I wondered then, as I have always wondered, whether she in any way appreciated the seriousness of the warfare she was waging on society.

"A month in the second division at Holloway is one thing...." I began.

"It'll be seven years' penal servitude if I'm beaten," she interrupted. Her tone was innocent alike of flippancy and bravado.

"Forty votes aren't worth that. I've got three, so I ought to know."

Joyce's eyes turned in the direction of her sister who was coming out of the dining-room with Aintree.

"_She's_ worth some sacrifice."

"You couldn't make her lot easier if you had every vote in creation.

She's up against the existing divorce law, and that's buttressed by every Church, and every dull married woman in the country.

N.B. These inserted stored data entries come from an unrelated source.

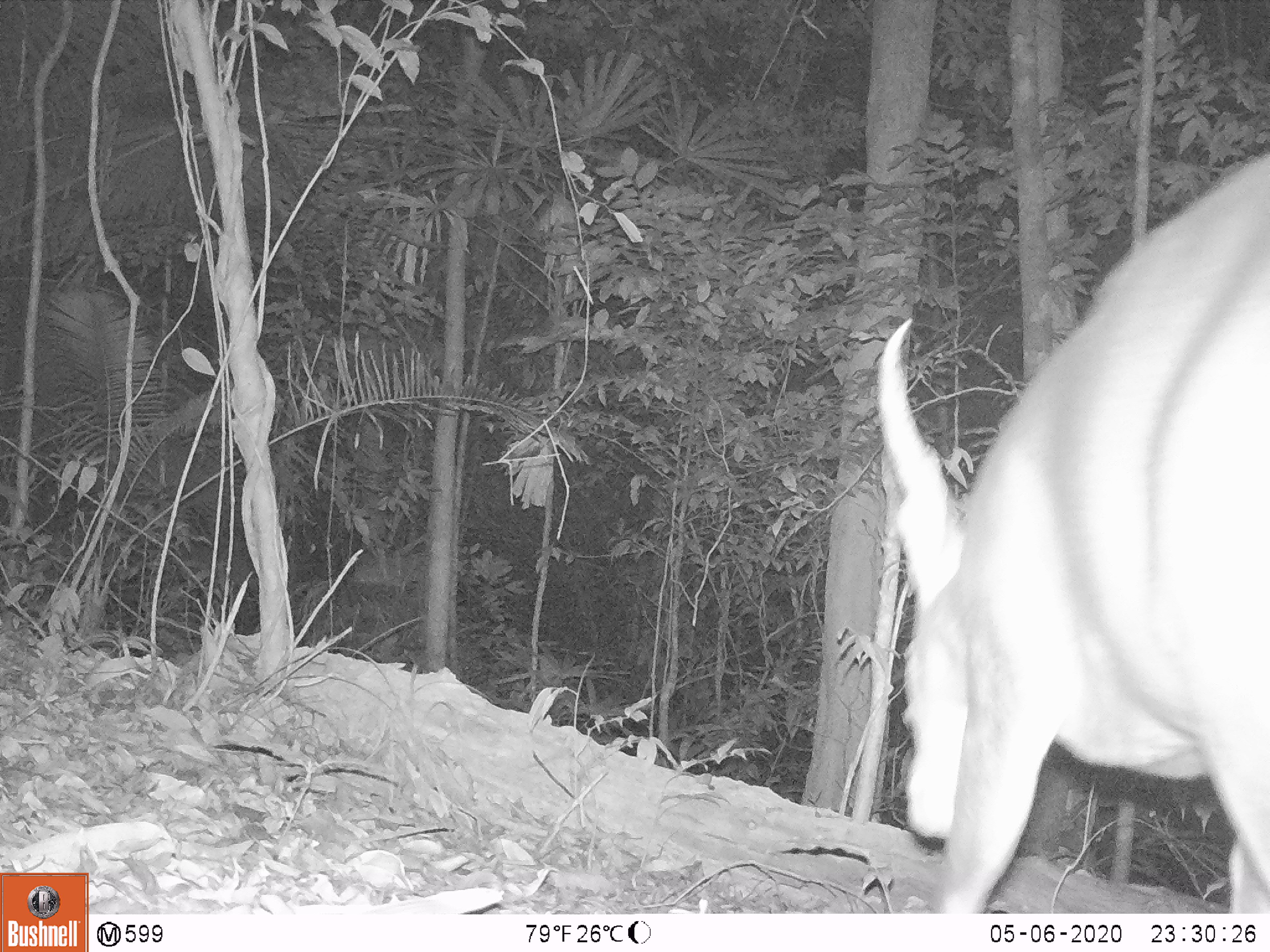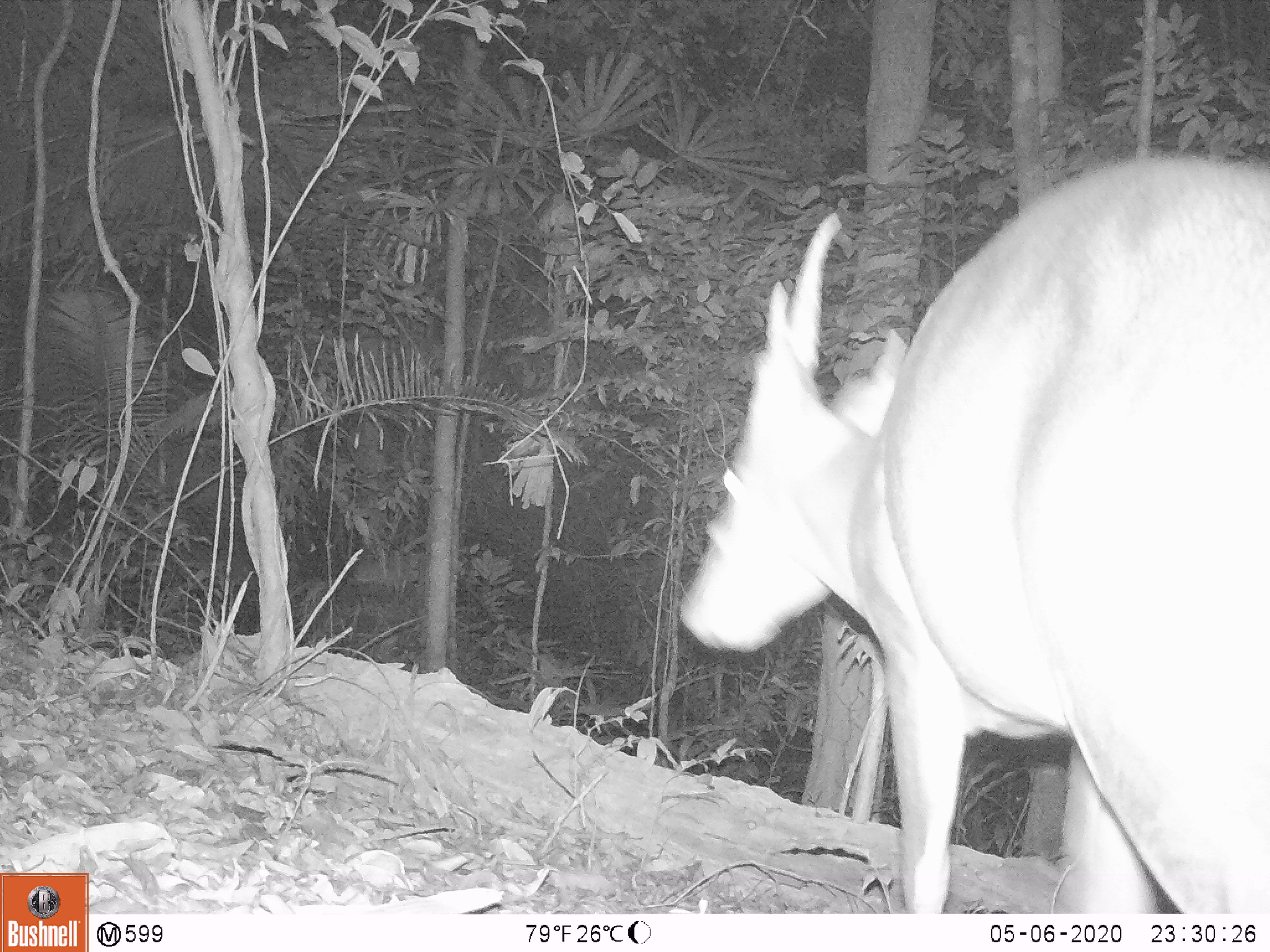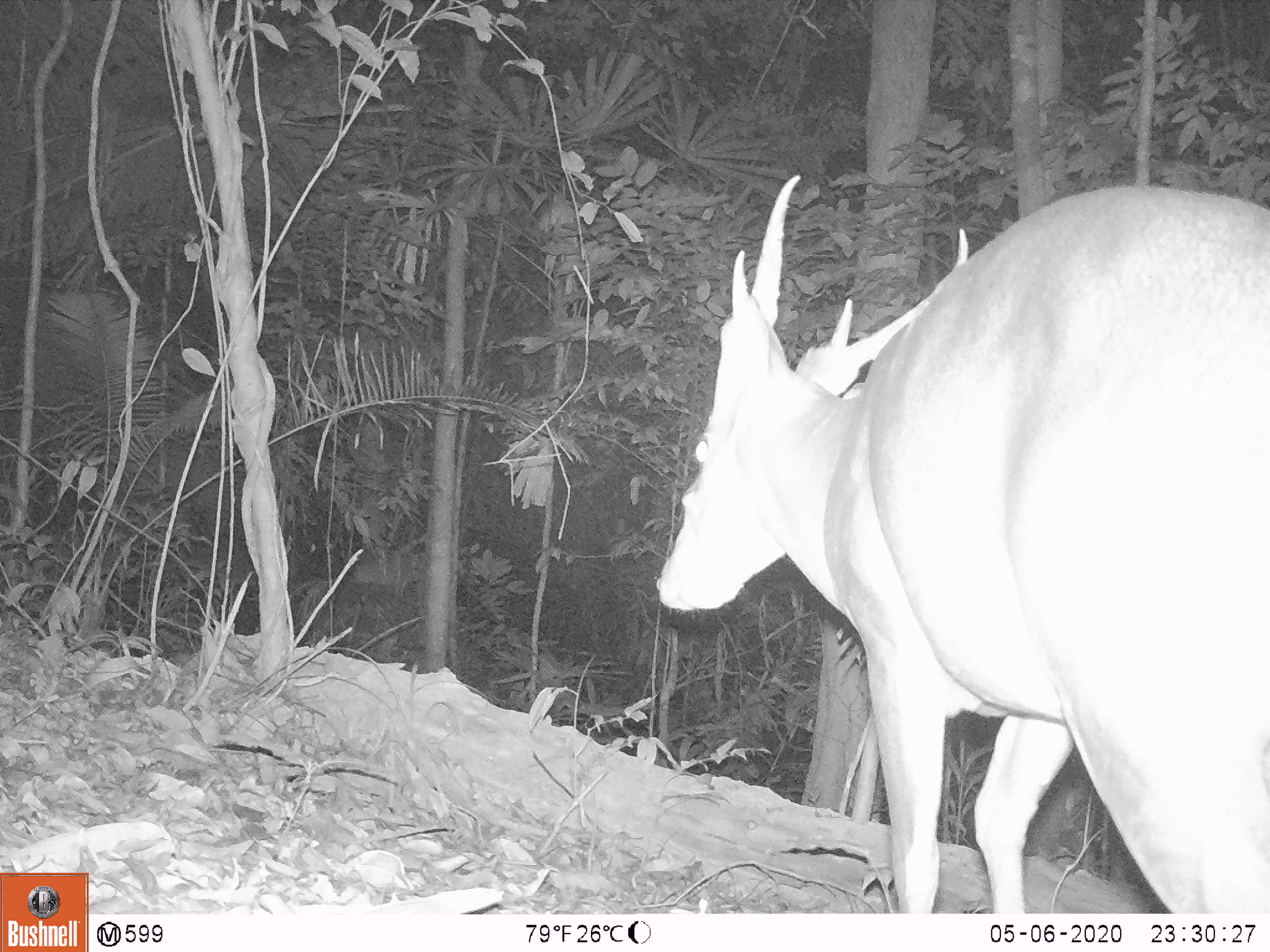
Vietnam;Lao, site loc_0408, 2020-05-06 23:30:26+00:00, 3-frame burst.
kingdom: Animalia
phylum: Chordata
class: Mammalia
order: Artiodactyla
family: Cervidae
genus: Muntiacus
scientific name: Muntiacus vuquangensis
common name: large-antlered muntjac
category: large antlered muntjac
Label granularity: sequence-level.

You're starting conversation at the wrong end, Joyce."

Her little arched eyebrows raised themselves at the name.

"Joyce?" she repeated.

"You were Joyce when last we met."

"That was twenty years ago."

"It seems less. I should like to blot out those years."

"And have me back in nursery frocks and long hair?"

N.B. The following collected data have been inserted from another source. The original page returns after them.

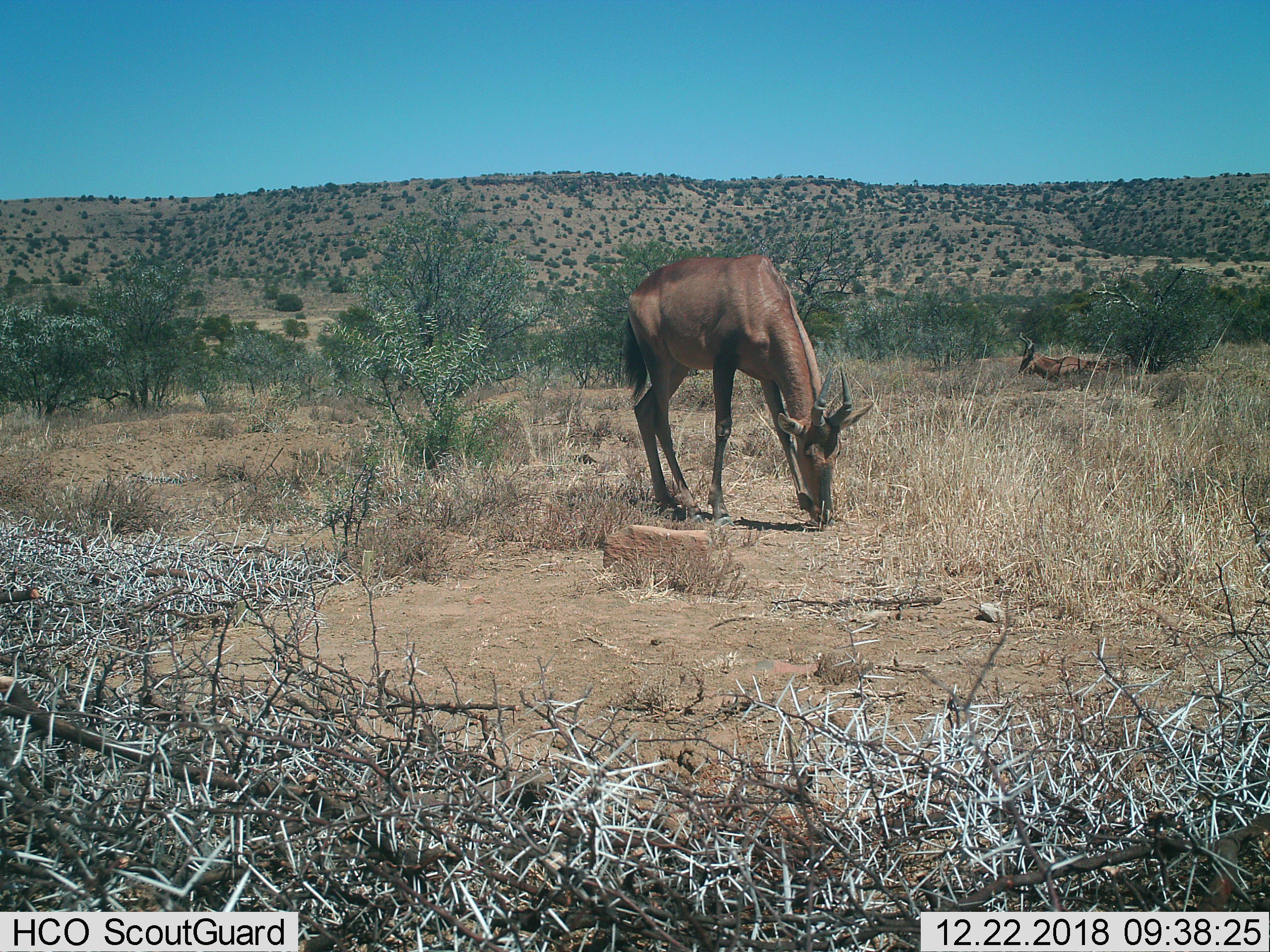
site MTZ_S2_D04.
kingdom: Animalia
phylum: Chordata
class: Mammalia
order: Artiodactyla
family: Bovidae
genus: Alcelaphus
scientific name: Alcelaphus buselaphus caama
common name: red hartebeest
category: hartebeestred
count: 2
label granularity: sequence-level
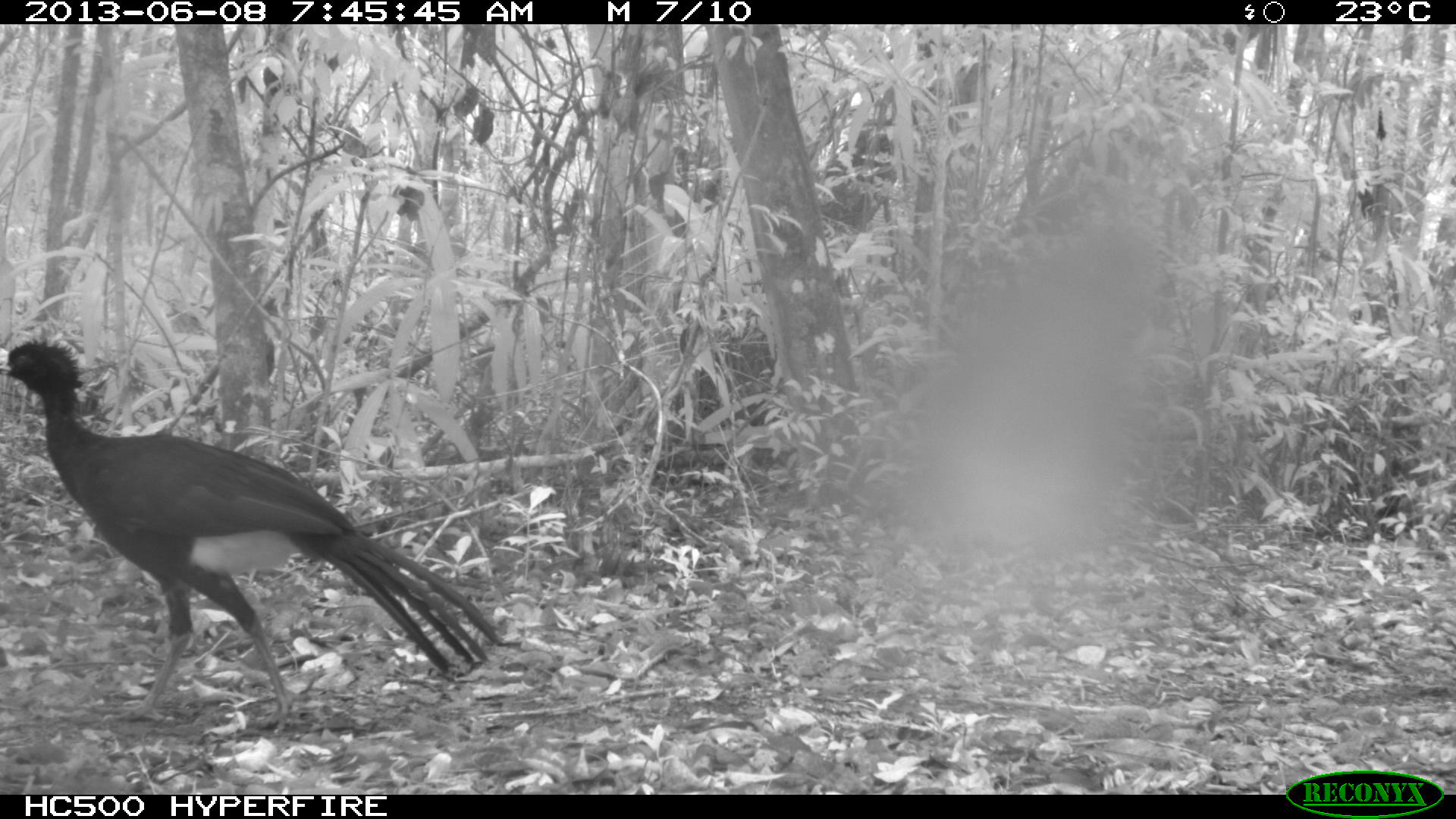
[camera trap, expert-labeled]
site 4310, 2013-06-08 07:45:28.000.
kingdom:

"Better than long convict frocks and short hair," I answered with laborious antithesis.

"Then I haven't improved?"

"You're perfect--off duty, in private life."

"I have no private life."

"I've seen a glimpse of it to-night."

"An hour's holiday. I say good-bye to it for good this evening when I say good-bye to you."

"But not for good?"

"You'll not want the burden of my friendship when war's declared. If you like to come in as an ally...?"

"Do you think you could convert me?"

She looked at me closely.

"Yes."

I shook my head.

"What'd you bet?" she challenged me.

"It would be like robbing a child's money-box," I answered. "You're dealing with the laziest man in the northern hemisphere."

"How long will you be in England?"

"I've no idea."

"Six months? In six months I'll make you the Prince Rupert of the militant army. Then when we're sent to prison--Sir Arthur Roden's a friend of yours--you can arrange for our cells to be side by side, and we'll tap on the dividing wall."

I had an idea that our unsociable prison discipline insisted on segregating male and female offenders. It was not the moment, however, for captious criticism.

"If I stay six months," I said, "I'll undertake to divorce you from your militant army."

"The laziest man in the northern hemisphere?"

"I've never found anything worth doing before."

"It's a poor ambition. And the militants want me."

"They haven't the monopoly of that."

Joyce smiled in spite of herself, and under her breath I caught the word "Cheek!"